Input records »

## start

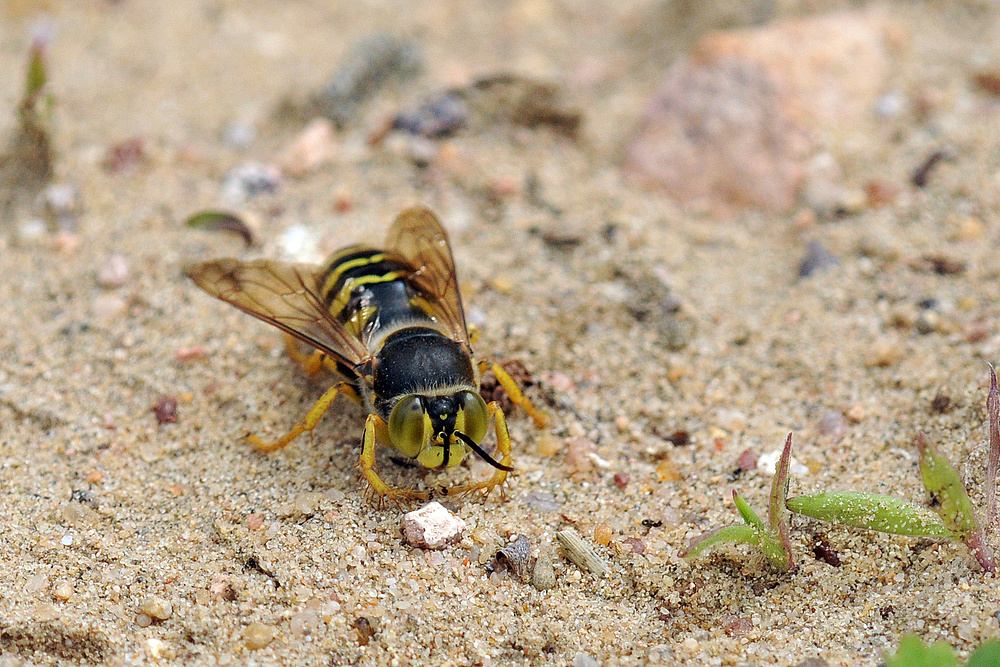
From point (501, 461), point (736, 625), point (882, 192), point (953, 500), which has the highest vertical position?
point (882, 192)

## end
## start

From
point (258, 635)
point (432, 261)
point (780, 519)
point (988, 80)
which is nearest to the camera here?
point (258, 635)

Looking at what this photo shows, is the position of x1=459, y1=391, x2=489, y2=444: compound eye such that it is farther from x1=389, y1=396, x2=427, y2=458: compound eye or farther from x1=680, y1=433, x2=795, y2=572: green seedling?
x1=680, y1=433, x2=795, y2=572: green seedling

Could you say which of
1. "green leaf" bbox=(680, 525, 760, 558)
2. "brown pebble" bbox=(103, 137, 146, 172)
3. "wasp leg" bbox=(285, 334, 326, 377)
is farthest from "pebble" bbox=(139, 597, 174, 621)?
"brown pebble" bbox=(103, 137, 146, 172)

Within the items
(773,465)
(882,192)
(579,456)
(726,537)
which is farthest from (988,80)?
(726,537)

## end

Task description » How many lines in the items above contain the word "seedling"? Reply with the number alone.

Exercise result » 2